▸ **What you have to do**
Can you reproduce each of the records below word for word, leaving out the pictures?

▸ **Dataset extract**

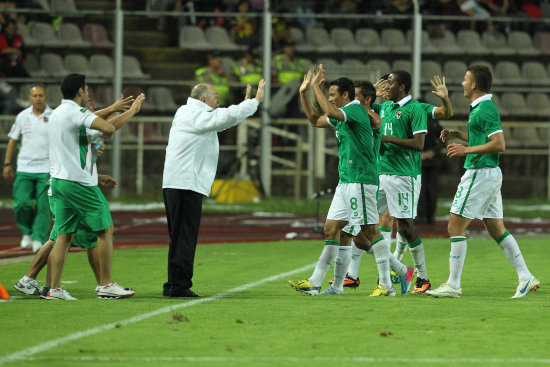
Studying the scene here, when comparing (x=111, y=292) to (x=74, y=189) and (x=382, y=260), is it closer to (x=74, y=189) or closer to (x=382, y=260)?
(x=74, y=189)

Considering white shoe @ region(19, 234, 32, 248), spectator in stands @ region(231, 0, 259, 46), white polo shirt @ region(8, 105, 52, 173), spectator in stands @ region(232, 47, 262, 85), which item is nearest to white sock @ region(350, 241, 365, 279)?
white polo shirt @ region(8, 105, 52, 173)

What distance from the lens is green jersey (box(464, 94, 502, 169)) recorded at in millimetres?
9383

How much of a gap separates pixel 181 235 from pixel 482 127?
288 cm

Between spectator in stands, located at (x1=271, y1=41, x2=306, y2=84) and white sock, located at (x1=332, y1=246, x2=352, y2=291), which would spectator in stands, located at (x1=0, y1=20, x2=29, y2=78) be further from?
white sock, located at (x1=332, y1=246, x2=352, y2=291)

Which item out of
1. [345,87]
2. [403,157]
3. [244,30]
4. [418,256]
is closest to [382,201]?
[403,157]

▸ **Full response**
Studying the scene here, when comparing (x=111, y=292) to (x=74, y=189) and (x=382, y=260), is it closer to (x=74, y=189) or closer to (x=382, y=260)?
(x=74, y=189)

Considering white shoe @ region(19, 234, 32, 248), spectator in stands @ region(231, 0, 259, 46), white polo shirt @ region(8, 105, 52, 173), spectator in stands @ region(232, 47, 262, 85), which item is nearest to white sock @ region(350, 241, 365, 279)?
white polo shirt @ region(8, 105, 52, 173)

What distance from the lens is green jersey (box(464, 94, 502, 169)) recorded at in millimetres?
9383

How much of a gap separates pixel 181 235 from pixel 482 127?
288 cm

Between spectator in stands, located at (x1=271, y1=41, x2=306, y2=84) and white sock, located at (x1=332, y1=246, x2=352, y2=291), which would spectator in stands, located at (x1=0, y1=20, x2=29, y2=78) be further from?
white sock, located at (x1=332, y1=246, x2=352, y2=291)

Which item out of
1. [345,87]
2. [403,157]
3. [244,30]
4. [418,256]
is closest to [382,201]?
[403,157]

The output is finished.